Hi, I pay my rent by fixing people's AI code for them so that they can continue to develop their software, usually video games. The code-fixing process above is fictional, I didn't want to out any clients, I did actually write code for tax season for kingdoms/provinces/holdings, but that was for my own TTRPG software aid and I don't use AI in my own code. If you've debugged AI code, you can probably already tell I have a lot of experienced cleaning up AI code and know exactly what it likes to do, (the above is based on cleaning up after a specific model, even, which some people might recognize).
I've read bad code written by people. I've read truly bad code by people who thought they were being very clever. I've read hyper-optimized code where I had to do deep research into the compiler to understand what was happening. AI code . . . is insidious. I can get used to reading someone's assembly code programming, recognize and trust their patterns and recognize their bugs. AI code, it doesn't actually have patterns. I know what it likes to do, but I can never trust that those patterns are buggy, or that those patterns are reliable. I can tell when I see human patterns that, oh, I need to look out for off-by-one errors in this guy's code, I need to look for pointers grabbing the wrong offsets in this part of the codebase, I can get into a rhythm of predicting and finding many of their bugs before even figuring out what's happening. With AI code, there's not even necessarily any line or function that's "bugged", so much as there was never any logic to how anything was constructed in the first place. I often to need to understand the whole system to fix what would, for a human codebase, probably be fairly trivial to find and sort out. If a human could code like AI, they would be exceptional: they would have to be able to hold the entirety of the codebase and the program state in their head, and almost certainly as a result when actually writing code would produce very well-designed and well-executed code. No human would code like AI because there's no sense in switching logical approaches every function, and if they did, they'd be the type of person who would never be able to produce something that appears to work correctly at the end. (And the good ones up for a challenge would probably run out of creativity thinking up new ways each function could take a needlessly different logical approach).
And for this reason also, no collection of humans would ever produce AI-like code either. Whoever goes in last and cleans up the code would, well, clean up the code. You might, and often do, end up with several layers of design sticking around because no one ever cleans up fully, (and because of skew, they might not be able to), but there's lines of logic you can follow, and very often you start being able to recognize which programmer wrote which parts of a codebase because you can follow their logic.
If you had an infinite sequence describing the number of programmers working on a program with an amount of version skew that prevents redesigning and fixes memory locations and memory structures, then the limit of that function would resemble AI code.
And that's the trap of it all, really.
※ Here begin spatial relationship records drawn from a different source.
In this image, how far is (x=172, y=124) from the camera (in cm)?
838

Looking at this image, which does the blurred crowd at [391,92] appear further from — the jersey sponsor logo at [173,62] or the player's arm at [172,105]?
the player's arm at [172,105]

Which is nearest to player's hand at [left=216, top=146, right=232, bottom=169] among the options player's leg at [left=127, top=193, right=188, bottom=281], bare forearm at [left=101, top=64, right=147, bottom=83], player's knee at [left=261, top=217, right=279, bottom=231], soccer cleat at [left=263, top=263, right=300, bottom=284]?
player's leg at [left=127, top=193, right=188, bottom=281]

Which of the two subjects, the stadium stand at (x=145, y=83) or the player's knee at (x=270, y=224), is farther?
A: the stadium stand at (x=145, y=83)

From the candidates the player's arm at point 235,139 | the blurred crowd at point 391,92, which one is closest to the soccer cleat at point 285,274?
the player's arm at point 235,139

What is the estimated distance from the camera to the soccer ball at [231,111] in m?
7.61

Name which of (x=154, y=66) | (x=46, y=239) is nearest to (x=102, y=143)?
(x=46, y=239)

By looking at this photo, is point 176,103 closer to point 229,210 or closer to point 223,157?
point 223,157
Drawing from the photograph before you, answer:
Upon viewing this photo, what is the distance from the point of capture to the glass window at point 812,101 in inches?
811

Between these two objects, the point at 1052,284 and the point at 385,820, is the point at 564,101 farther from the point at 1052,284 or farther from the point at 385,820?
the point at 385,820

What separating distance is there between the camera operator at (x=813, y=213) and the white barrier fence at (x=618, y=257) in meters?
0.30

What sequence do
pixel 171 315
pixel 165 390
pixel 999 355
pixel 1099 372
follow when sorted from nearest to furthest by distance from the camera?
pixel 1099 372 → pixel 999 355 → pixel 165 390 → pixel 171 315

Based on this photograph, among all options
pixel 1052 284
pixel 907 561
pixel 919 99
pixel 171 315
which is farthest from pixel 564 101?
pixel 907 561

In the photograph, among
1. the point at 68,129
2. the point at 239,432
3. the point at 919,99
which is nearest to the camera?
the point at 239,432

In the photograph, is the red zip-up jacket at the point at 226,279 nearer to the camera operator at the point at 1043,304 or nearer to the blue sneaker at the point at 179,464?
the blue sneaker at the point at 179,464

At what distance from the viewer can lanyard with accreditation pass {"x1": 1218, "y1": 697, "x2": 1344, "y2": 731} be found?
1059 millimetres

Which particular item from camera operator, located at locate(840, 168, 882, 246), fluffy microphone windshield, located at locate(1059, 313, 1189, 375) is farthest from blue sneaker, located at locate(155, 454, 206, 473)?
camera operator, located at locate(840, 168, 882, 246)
It seems to really save you time, it seems to get everything right, and then one day it suddenly stops helping you at all because it can't read its own bloody mess, you can't read its bloody mess, you can't add the feature you want to your codebase, and you have code that looks like a million competent engineers wrote it, each with their own idea how, and none of them cleaned up anything or tried to adopt anyone else's approach. And then you hire me, and I'm able to afford another tattoo and a night on the town with a partner.
(and yeah, very often I just delete the code entirely and start fresh rather than trying to clean up the AI codebase. It's just faster that way.)